I think what I love about learning is that sometimes even after you’ve taught something or given advice on something a thousand times, you are still able to see it from a fresh perspective, and that feeling you get is almost indescribable, like some kind of rush of knowledge or insight.
Obviously most people like music, but I can still remember the days of dubbing mix-tapes and figuring out the exact order of side a or b, or when the best song on the playlist should appear. I used to be the go-to-guy among my friends when they needed to know the name of a song or a suggestion for what to dance to at their weddings. I took a long break from any new musical ventures, but this year, I’ve relied a lot on my music to help keep me focused. One day, I stumbled on a track called, “Carry On” by fun. Neat song, good message, but one line puzzled me. “May the past be the sound of your feet upon the ground.” As an ELA teacher, I needed to understand why this comparison is being made, and I couldn’t do it just then. Urg.
A Novel Study: Dare
Teaching a novel study can drag on at times, or you can try to find something inside the novel to connect with, and allow it to sort of wash over the class, and if you’re lucky, some amazing discussion could happen. Not to judge or label this current generation of high schoolers, but I’ve noticed a lot of blame being shifted about. I’ve heard time and time again that this or that is someone else’s fault, so when we got a to a scene in our current novel about a young man being told by his grandmother that she didn’t blame him anymore, nor did his mother, and that he should stop blaming himself, something really resonated in me. I decided to spend some time in class discussing what it means to let blame hold you back from choices you can make. How if you always say that some guy did something to you years ago, and it doesn’t let you do something today, you’ve actually wasted all those years between. We talked as a class for a while about making sure that instead of just blaming, we choose to live and move on.
Film: Vanilla Sky
Say what you will about Tom Cruise and confusing movies. I remember one strong piece of advice from this film. The lawyer friend told David to stop living in the shadow of his father. He told him quite simply to “Choose life.” (mind you it could be a bit of rip-off from Trainspotting’s open monologue, but I think the message this time was a bit more wholesome) That line has stuck with me over the years, and augmented a bit to “Choose happiness.” I think many times in life we think life is so complicated, but in the end it is just a simple choice between choosing bitterness, complaint, inadequacy or happiness.
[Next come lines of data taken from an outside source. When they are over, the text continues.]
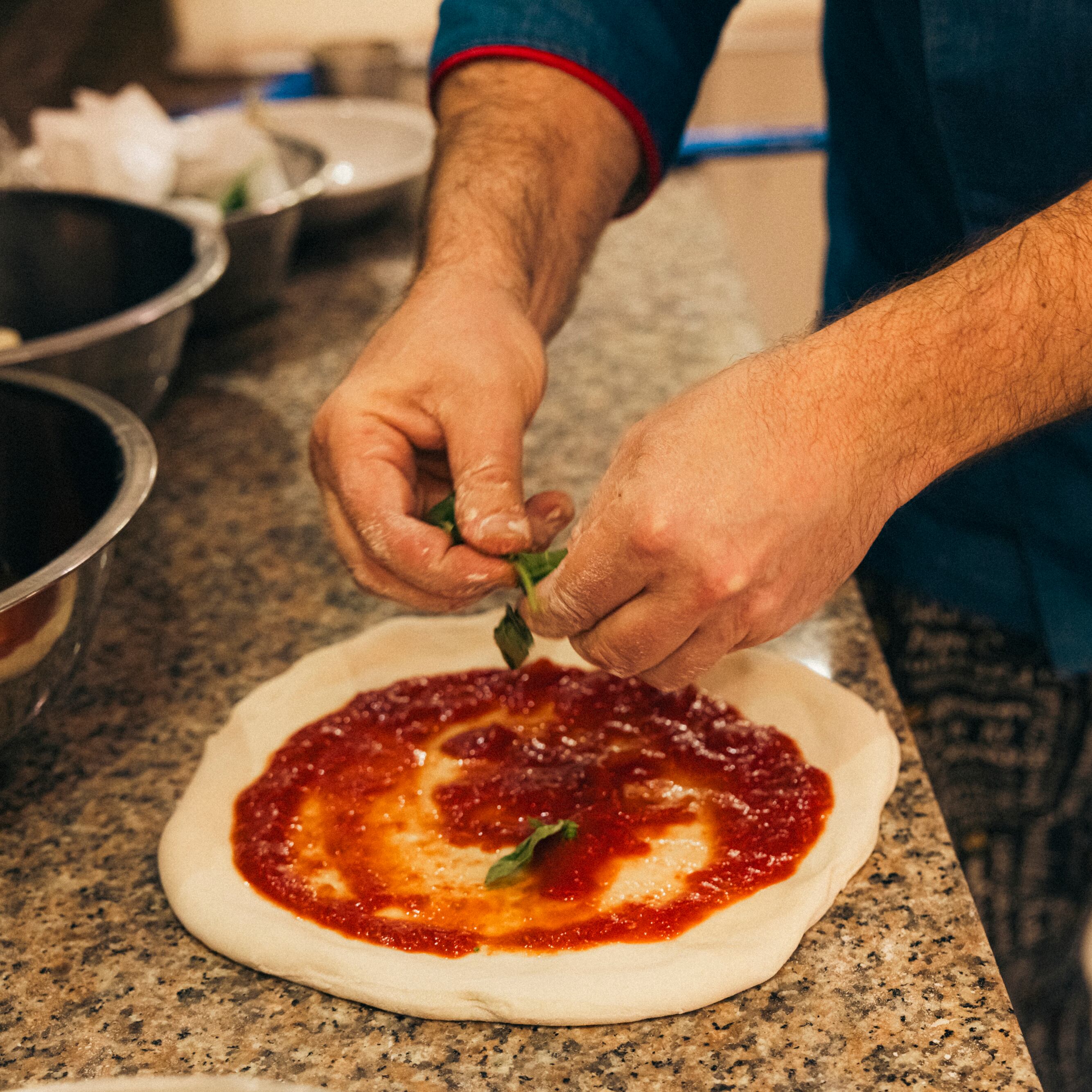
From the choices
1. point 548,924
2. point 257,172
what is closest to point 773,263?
point 257,172

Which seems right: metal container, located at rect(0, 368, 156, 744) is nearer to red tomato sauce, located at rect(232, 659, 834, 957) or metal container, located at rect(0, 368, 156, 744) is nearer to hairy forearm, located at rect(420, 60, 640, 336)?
red tomato sauce, located at rect(232, 659, 834, 957)

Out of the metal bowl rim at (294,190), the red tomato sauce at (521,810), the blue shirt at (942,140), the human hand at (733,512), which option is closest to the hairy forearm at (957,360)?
the human hand at (733,512)

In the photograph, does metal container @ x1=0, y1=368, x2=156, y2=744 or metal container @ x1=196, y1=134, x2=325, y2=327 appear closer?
metal container @ x1=0, y1=368, x2=156, y2=744

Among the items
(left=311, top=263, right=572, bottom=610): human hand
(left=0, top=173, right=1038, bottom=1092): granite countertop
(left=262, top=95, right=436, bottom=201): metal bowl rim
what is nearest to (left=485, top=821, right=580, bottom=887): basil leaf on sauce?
(left=0, top=173, right=1038, bottom=1092): granite countertop

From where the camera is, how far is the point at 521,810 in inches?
44.2

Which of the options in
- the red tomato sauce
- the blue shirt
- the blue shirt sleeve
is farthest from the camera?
the blue shirt sleeve

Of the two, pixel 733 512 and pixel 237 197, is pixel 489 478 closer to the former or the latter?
pixel 733 512

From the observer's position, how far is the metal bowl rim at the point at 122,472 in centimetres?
95

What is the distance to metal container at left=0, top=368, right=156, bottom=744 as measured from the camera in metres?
0.97

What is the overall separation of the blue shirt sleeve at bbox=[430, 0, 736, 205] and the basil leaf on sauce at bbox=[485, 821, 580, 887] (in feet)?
3.19

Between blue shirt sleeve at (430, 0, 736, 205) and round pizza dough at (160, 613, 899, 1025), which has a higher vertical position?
blue shirt sleeve at (430, 0, 736, 205)

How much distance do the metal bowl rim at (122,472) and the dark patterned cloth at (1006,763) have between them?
107cm

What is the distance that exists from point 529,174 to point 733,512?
0.69m

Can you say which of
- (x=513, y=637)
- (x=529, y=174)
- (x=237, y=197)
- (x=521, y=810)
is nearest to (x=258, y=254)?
(x=237, y=197)
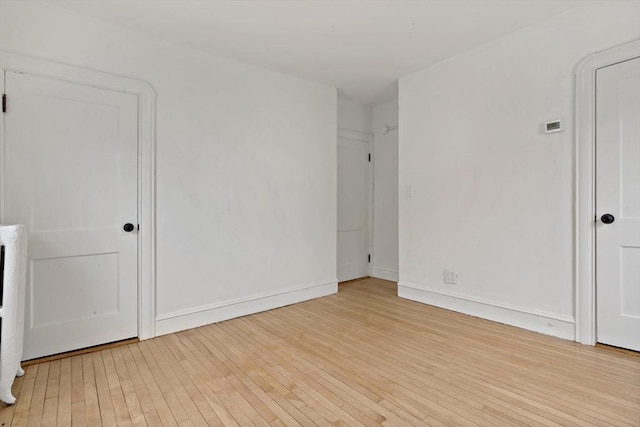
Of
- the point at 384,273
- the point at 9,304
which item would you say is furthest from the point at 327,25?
the point at 384,273

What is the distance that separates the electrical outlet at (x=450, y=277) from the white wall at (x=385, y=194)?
Result: 130cm

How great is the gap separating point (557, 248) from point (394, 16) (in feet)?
7.83

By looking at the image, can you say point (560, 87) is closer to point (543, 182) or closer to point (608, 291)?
point (543, 182)

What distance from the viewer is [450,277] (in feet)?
11.6

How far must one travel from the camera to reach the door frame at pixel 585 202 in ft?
8.45

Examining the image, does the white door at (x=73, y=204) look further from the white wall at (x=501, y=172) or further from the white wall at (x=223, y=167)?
the white wall at (x=501, y=172)

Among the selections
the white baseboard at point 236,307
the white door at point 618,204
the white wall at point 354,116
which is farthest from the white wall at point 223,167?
the white door at point 618,204

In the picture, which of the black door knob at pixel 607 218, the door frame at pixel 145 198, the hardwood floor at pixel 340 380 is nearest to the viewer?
the hardwood floor at pixel 340 380

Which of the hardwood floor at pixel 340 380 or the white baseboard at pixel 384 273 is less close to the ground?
the white baseboard at pixel 384 273

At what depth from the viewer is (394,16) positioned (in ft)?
8.75

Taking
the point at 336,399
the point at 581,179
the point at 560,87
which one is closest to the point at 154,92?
the point at 336,399

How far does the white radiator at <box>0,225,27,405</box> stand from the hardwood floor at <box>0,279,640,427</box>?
0.18 metres

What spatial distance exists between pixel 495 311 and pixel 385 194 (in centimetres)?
235

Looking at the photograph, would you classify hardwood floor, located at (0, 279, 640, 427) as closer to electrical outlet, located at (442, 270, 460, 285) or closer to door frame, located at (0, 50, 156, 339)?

Tying it all together: Choosing
What I’m getting at is that I knew a lot about making positive choices, but it wasn’t until I let all three of those moments converge in my life, and figure out the literary meaning behind that simple pop song by fun. That message of choosing happiness resonated back during all of my classes on Friday. I taught with a lot more gusto than normal, and we had a few great debates and conversations about happiness and how we achieve it, and how sometimes life is even a bit sweeter when we help choose happiness for others too. I’m not sure how everything will work out over these next five weeks, but one of those choices we made as a class was to investigate a bit into an amazing program called donorschoose.org We aren’t raising funds or anything like that, but we’re taking the time to realise that there are many schools out there who are not as privileged as ours, and hearing students talk about helping other students really makes it easy for me to choose happiness in my own life, and just like the fun. song, I will carry on and the past will be the sound of me walking forward.